Reading level: Young Adult
Page count: 288
Pub date: May 1, 2010
Quick disclaimer: this isn't really my type of book. I'm not usually into emotional sagas about illness, even in YA lit (I despised My Sister's Keeper, for example). However, I read a really great review of this book by Amanda at Another Book Junkie, so when I saw it at my local library I decided to put the past behind me and give it a try.
I'm glad I did. The book wasn't exactly a page turner compared to a lot of the things I've been reading lately, but it did hold my attention. It well written, carefully thought out, and vividly, at times painfully, realistic. The main character, Aura, is a typical 21st century high schooler in a lot of ways. She has an awkward crush on a skater dude; she's sarcastic (but not over the top with her snark), mildly anti-establishment, parents are divorced, etc. But that's where her normalcy ends.
Aura's mother happens to be stark raving mad. She is schizophrenic and has "episodes" where she tries to burn the house down because "the walls are crying" and it's too noisy. And Aura is her sole caretaker, now that her formerly artsy, free-spirited father has remarried a blond bimbo, produced a new daughter, and become an insurance salesman who wants nothing to do with his old family. Added to the difficulty of caring for her crazy mom, Aura is also paranoid that her own sanity is a ticking time bomb, that she's destined to inherit her mother's schizophrenia, especially if she allows herself to give in to her passion for painting and poetry.

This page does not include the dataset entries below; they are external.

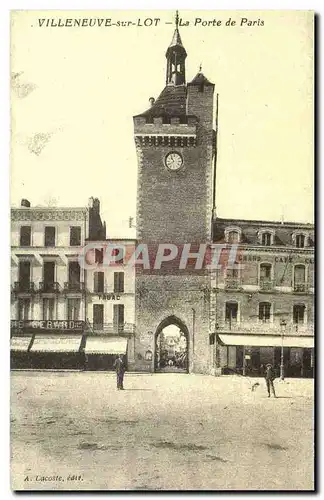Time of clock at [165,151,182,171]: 10:40
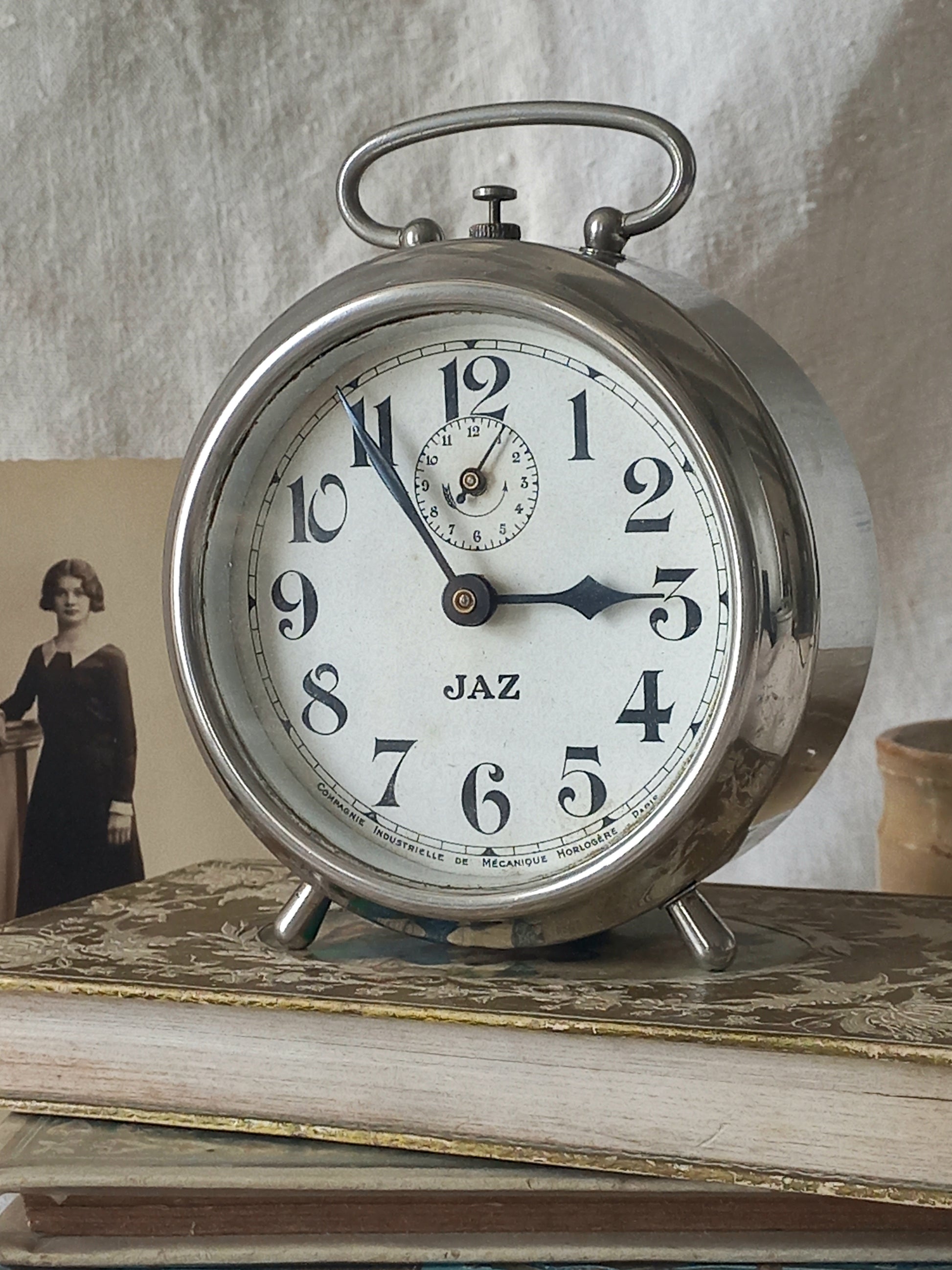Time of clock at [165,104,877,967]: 2:54
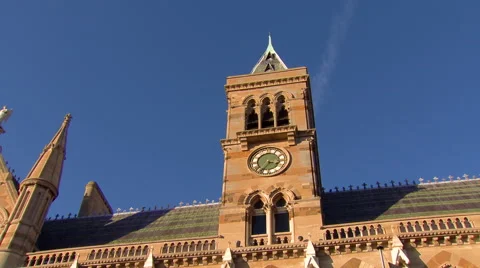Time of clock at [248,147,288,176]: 3:36
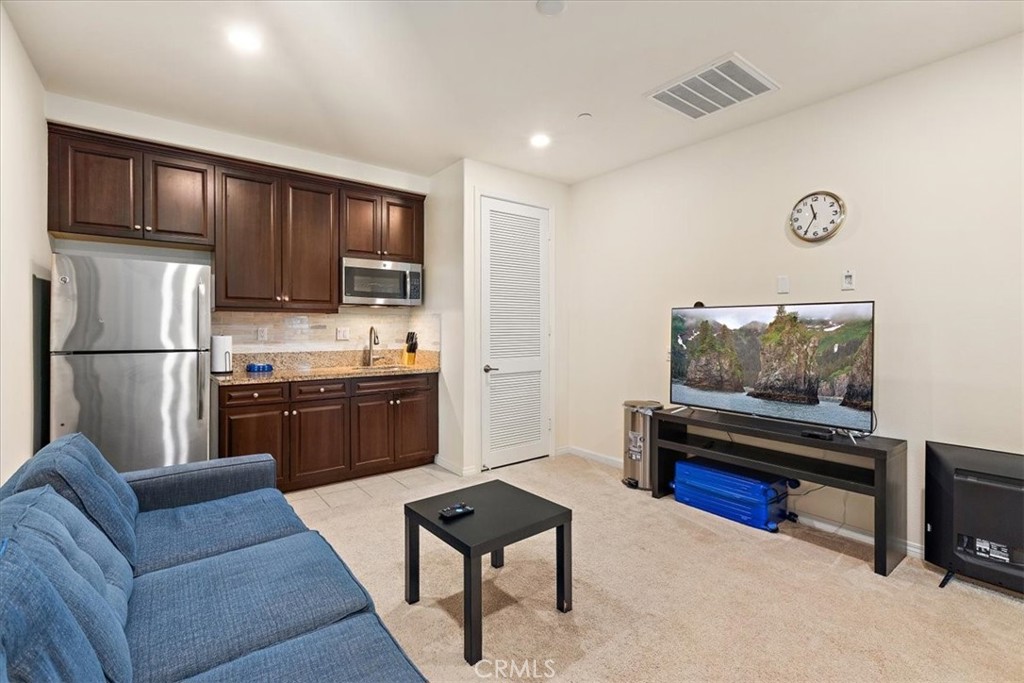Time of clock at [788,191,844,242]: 11:35
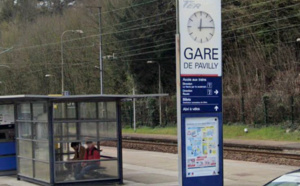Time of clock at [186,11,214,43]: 12:14
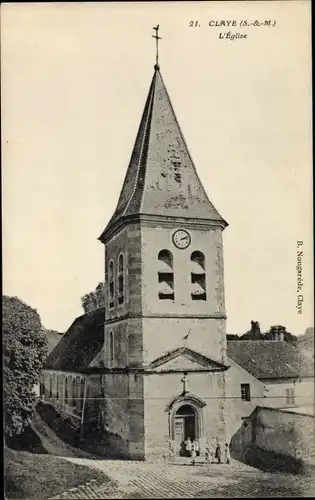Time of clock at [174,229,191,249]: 2:12
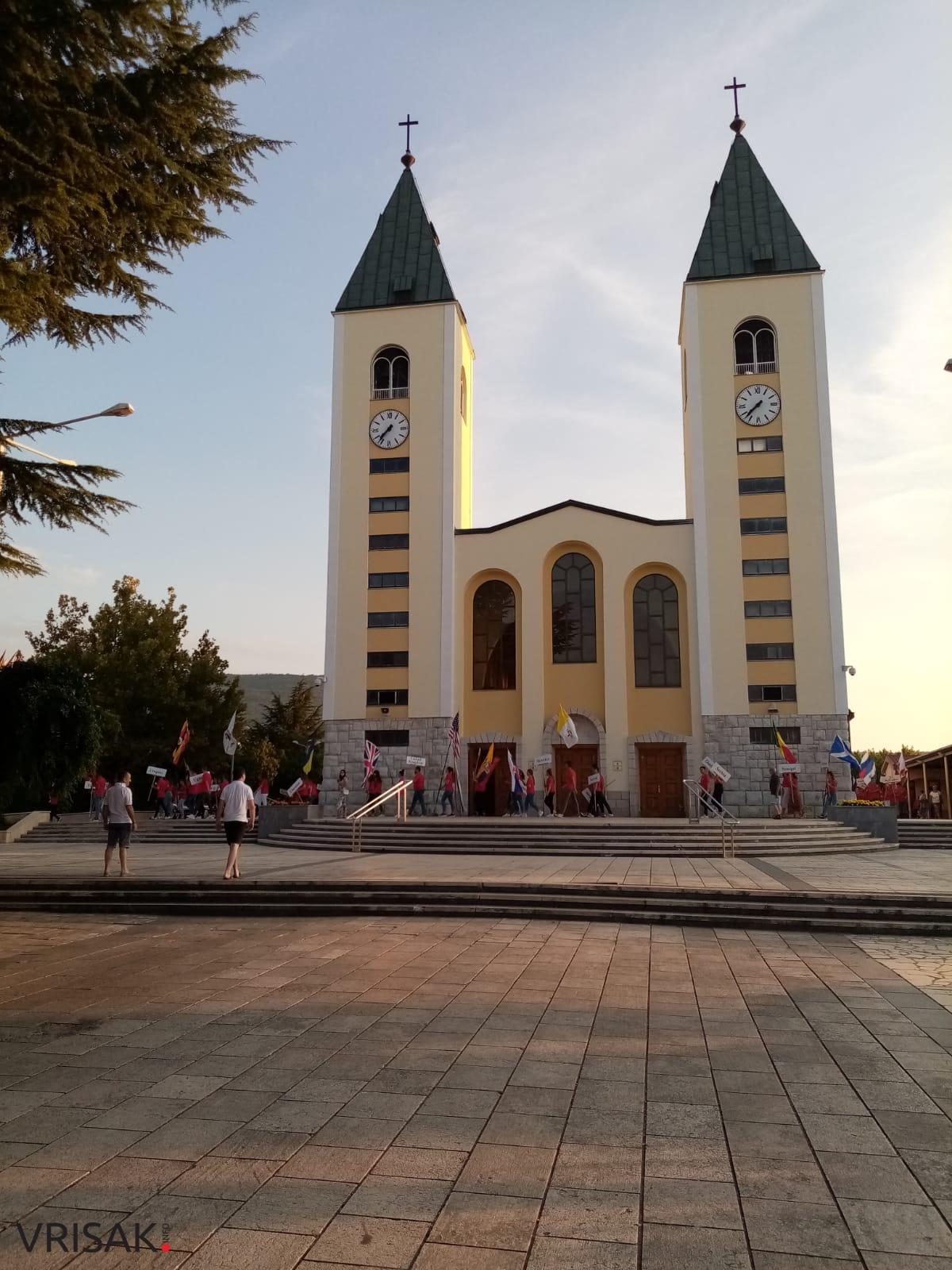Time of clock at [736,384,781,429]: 7:37
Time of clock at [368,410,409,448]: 7:36
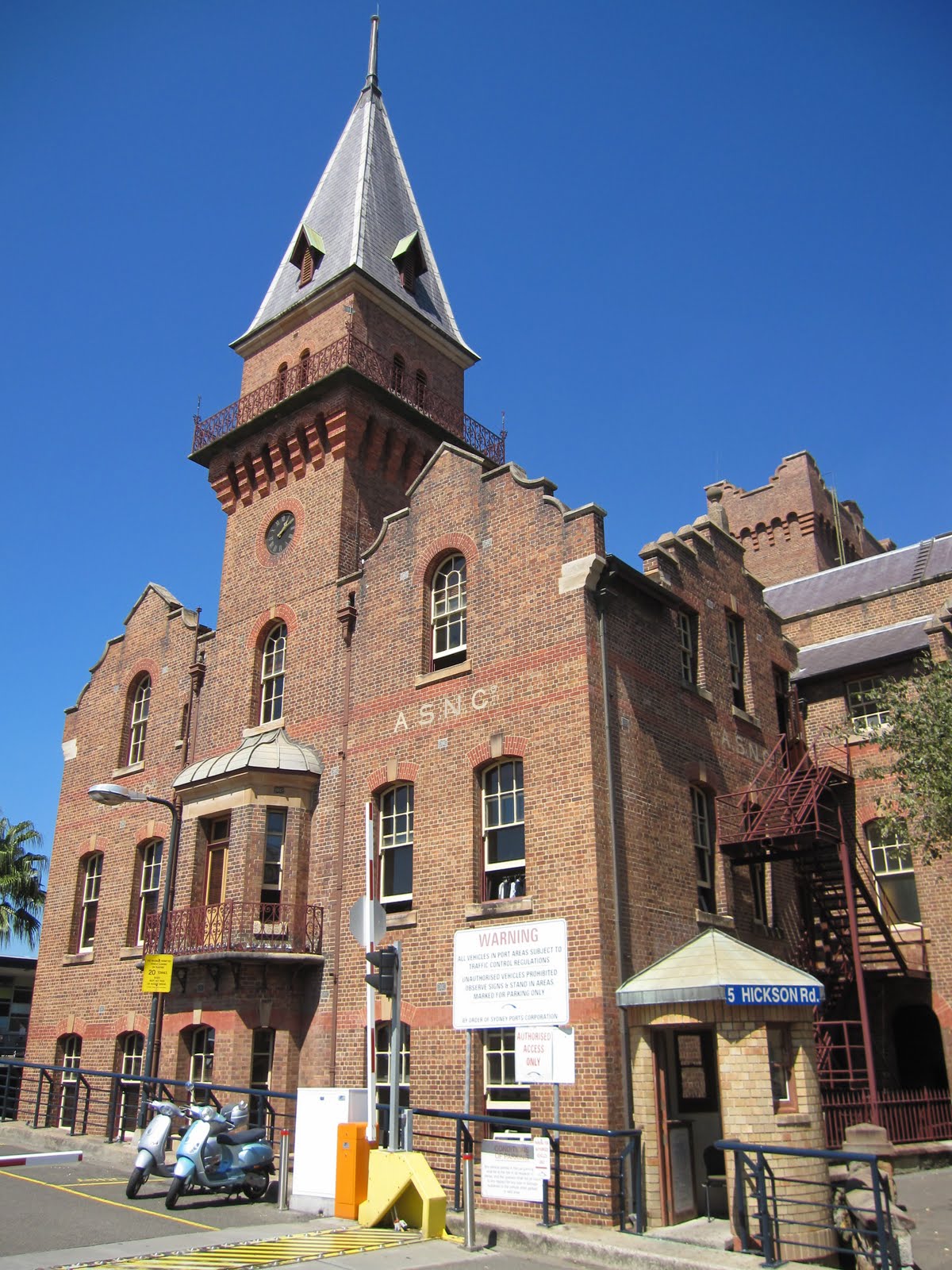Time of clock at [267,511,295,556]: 1:08
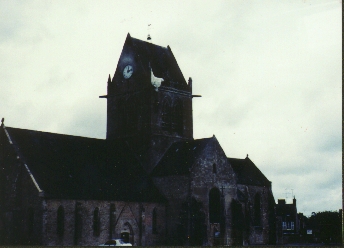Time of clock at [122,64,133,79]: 12:12
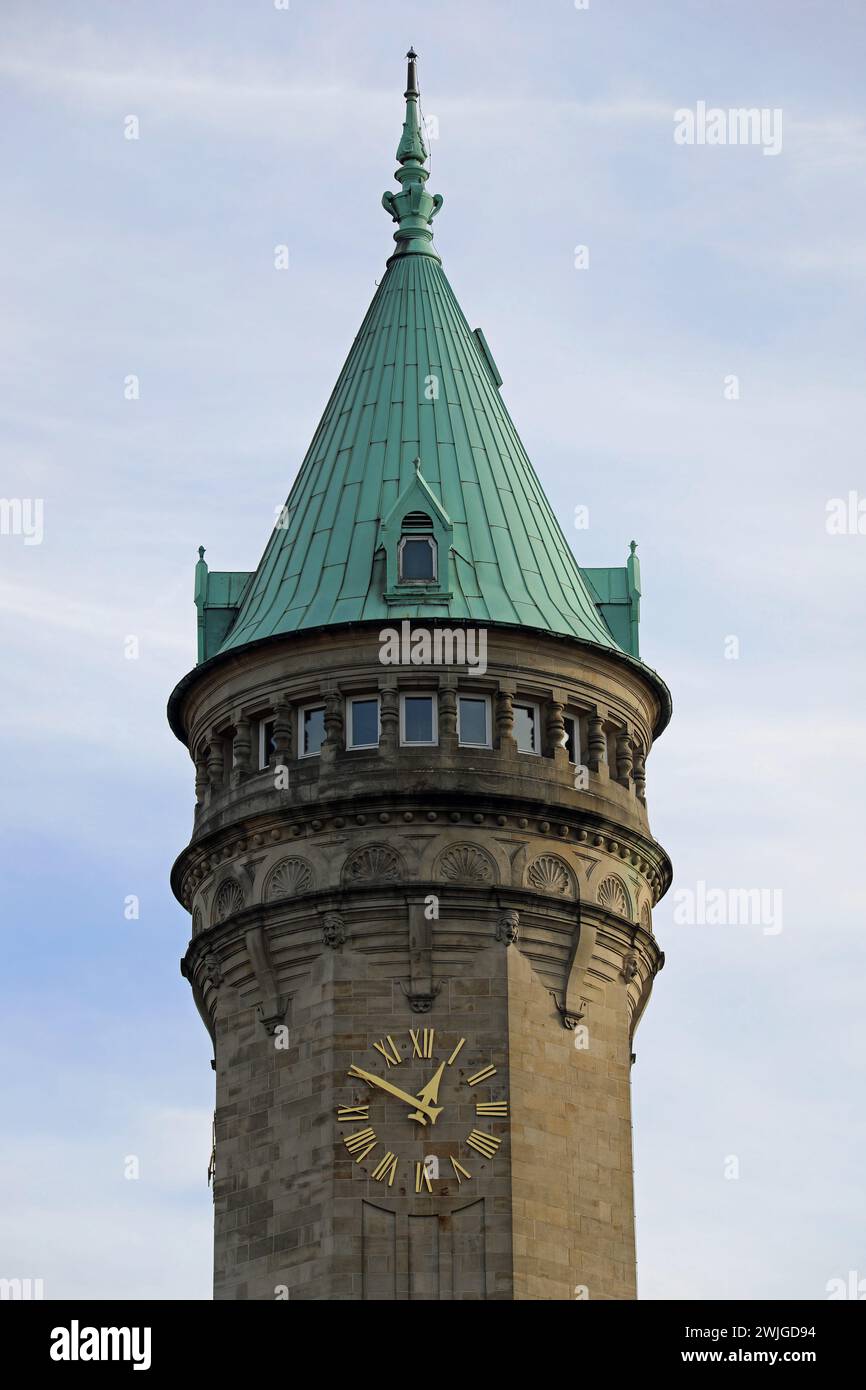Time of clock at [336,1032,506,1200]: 12:50
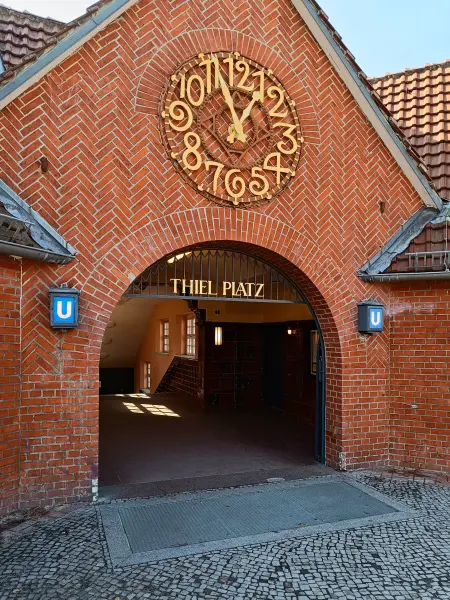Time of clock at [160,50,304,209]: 12:57
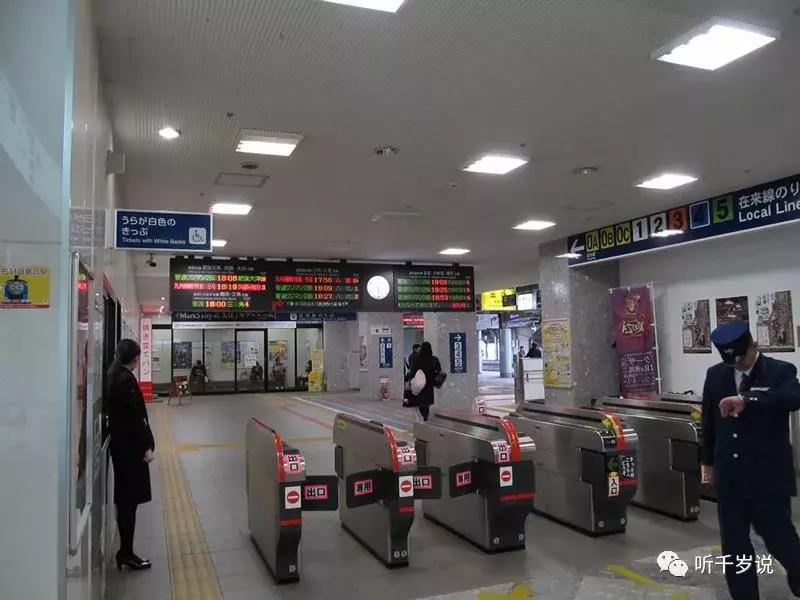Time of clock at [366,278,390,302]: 5:30
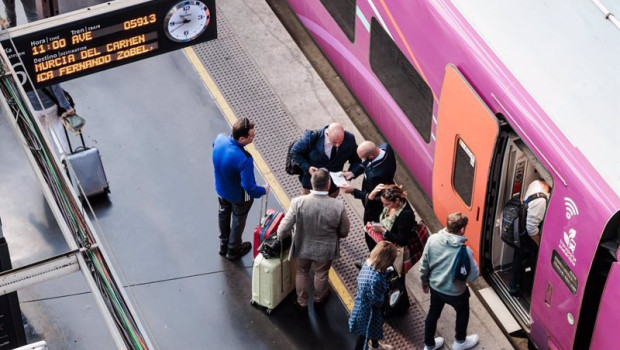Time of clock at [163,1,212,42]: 10:45
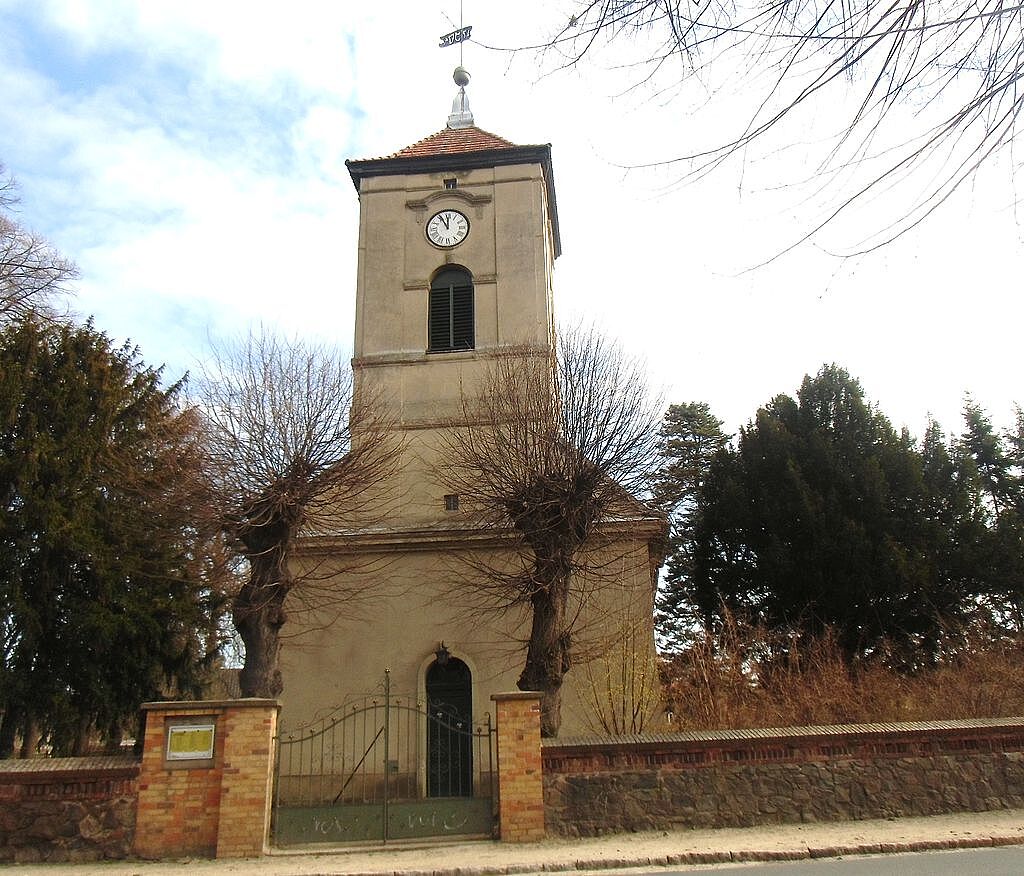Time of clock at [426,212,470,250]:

Aura's best (and only) friend, formerly fun-loving, beautiful, bubbly & boy crazy, got knocked up and is now a single mother. Both Aura and her friend are dealing with ridiculously difficult things and have practically no one to help them through it. But both of them show believable growth through the course of the novel. Aura starts off as scared, stubborn, and selfish, but by the end she exhibits impressive strength, flexibility, and bravery. The ending, while satisfying, does not set the scene for a squeaky clean, happy ever after for any of the characters, and I liked that. The romance in the story was cute, but definitely not the focus. I thought that might disappoint me, but actually I found it refreshing to read a YA book where the sole concern of the protagonist was something other than finding her soul mate.
So, as I said, I'm not a huge fan of this type of book in general, but A Blue So Dark was definitely a mark above the norm.